## SOURCE TEXT

....................

4 Tips to Avoid the Pitfalls of Loaning to your Best Friend

I’m sure that you heard the old adage never mix business with pleasure. Most people prefer to keep their personal and professional lives separate, particularly where money is involved. Poor business decisions or ventures can lead to a rupturing of a friendship and the same holds true in a money-lending situation. Many good friendships have been lost because money has been lent and then misspent or not repaid.

But what about situations when there is no one else to turn to? You’re desperate for money and your best friend offers their assistance. Can you afford to turn him or her down? Or what about the reverse – one of your closet friends comes to you with a financial problem and asks for your assistance because they have no other options? Would you feel right turning them away? How can you avoid falling into the pitfalls of mixing friendship and money as either the lender or the borrower? Here are a few tips on how to approach a loaning situation between friends.

Eliminate All Other Options

Before you accept money from a friend or offer money to a friend, make sure that there aren’t any other options you can pursue. Maybe one bank has turned you down, but have you really tried all of them? Is there another money lending companies that will work for your situation? Have you cut back your expenses to the absolute minimum or are there some non-essential items that you can do without? One of the best things to do is sit down and figure out a monthly budget. Write down the amount of money you have coming in and then subtract only those things that are absolutely essential for your survival. You might find more money that you thought you had just because you took the time to map out your monthly spending. The most important things to keep in mind is that borrowing from friends should be your last option, not your first. If you can get it from someone or somewhere else, then you should.

Treat it Like the Business Arrangement it is

What most people fail to do is treat this kind of loan like the business arrangement it is. You must outline in writing the amount being borrowed, the time frame for repayment and the amount of interest (if any) that will be included in the repayment. If you do not have a solid agreement like this in place, it is far too easy to get complacent about the situation.

Be Wise in Your Spending After Borrowing Money from a Friend

This may seem like an obvious point, but you’d be surprised how much of a problem this can become. Most friends don’t mind lending the money and helping someone out, but it can be very aggravating to believe that money is being misspent. Put yourself in the lender’s position. Just say you lend money to your best friend, Sarah, to help her pay off her credit card debt. If after lending her the money, you see her spending money on non-essential items like cosmetics or shoes instead of increasing her payments back to you, wouldn’t you be a little upset?

If you’ve borrowed money from anyone – be it a bank or a friend – your first priority is to pay that money back. There will still be plenty of time for life’s little pleasures and luxuries once that debt is settled. And if your the lender, don’t let your frustration build up – make your feelings heard and let your friend know in the nicest way possible that you need your money back as soon as they can spare it.

Pay it back!

No matter how long it takes, you need to pay the money back. If it takes longer than you anticipated, then it is important to talk to your friend and explain the circumstances. Most people will understand if there are good reasons for the delay.

If there is a rupture or end to the friendship before all the money is paid back, it is still important that all of the money be returned. There is no way to salvage the friendship or your good name if you do not settle your debts.

....................

## RECORDS SHOWN
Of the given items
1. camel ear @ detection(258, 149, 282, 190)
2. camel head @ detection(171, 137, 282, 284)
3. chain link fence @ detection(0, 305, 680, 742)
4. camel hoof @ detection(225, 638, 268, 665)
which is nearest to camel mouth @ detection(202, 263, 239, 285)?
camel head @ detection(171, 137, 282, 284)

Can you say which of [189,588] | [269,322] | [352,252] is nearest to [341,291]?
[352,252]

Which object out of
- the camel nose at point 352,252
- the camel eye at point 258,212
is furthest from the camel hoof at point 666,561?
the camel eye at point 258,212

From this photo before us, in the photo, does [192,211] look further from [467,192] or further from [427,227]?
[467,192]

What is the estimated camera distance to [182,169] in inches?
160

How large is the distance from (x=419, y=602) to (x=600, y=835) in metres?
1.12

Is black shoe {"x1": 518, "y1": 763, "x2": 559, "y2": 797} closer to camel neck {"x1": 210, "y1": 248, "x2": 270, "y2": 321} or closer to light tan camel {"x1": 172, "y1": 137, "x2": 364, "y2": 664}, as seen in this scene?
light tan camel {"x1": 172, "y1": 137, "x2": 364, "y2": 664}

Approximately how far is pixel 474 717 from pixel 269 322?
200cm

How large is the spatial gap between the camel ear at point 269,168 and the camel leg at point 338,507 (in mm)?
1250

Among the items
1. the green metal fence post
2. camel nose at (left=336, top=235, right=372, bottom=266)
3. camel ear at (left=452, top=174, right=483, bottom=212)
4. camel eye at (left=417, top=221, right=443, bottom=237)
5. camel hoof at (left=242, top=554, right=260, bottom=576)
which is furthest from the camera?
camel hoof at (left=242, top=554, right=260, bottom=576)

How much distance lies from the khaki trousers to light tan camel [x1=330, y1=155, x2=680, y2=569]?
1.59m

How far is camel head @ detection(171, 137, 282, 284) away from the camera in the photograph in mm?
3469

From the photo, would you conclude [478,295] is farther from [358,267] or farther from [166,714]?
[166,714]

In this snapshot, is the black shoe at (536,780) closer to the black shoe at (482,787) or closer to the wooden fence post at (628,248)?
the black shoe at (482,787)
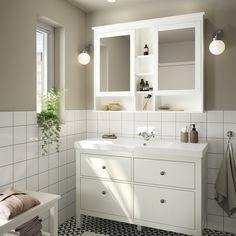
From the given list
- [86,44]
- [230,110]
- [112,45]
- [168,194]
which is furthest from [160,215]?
[86,44]

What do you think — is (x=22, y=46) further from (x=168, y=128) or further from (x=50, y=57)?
(x=168, y=128)

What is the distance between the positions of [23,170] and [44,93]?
862 mm

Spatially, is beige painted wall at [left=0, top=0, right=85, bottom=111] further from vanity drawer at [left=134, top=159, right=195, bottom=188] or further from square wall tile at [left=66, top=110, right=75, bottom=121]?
vanity drawer at [left=134, top=159, right=195, bottom=188]

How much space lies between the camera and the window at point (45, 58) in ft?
9.39

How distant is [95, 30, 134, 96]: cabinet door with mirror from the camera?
2943 millimetres

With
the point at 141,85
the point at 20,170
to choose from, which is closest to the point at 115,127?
the point at 141,85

....................

## WORK INSTRUCTIONS
- a) List the section headings that name the four tips in the article on lending money to friends.
- b) Quote the entries word for word, starting at the line that contains "Spatially, is beige" and ending with the final line of the entries.
The article and the entries were taken from unrelated sources.

## ANSWERS FOR THE EXERCISE
- a)
Eliminate All Other Options
Treat it Like the Business Arrangement it is
Be Wise in Your Spending After Borrowing Money from a Friend
Pay it back!

- b)
Spatially, is beige painted wall at [left=0, top=0, right=85, bottom=111] further from vanity drawer at [left=134, top=159, right=195, bottom=188] or further from square wall tile at [left=66, top=110, right=75, bottom=121]?
vanity drawer at [left=134, top=159, right=195, bottom=188]

How much space lies between the camera and the window at point (45, 58) in ft?
9.39

How distant is [95, 30, 134, 96]: cabinet door with mirror from the camera?
2943 millimetres

With
the point at 141,85
the point at 20,170
to choose from, which is closest to the point at 115,127?
the point at 141,85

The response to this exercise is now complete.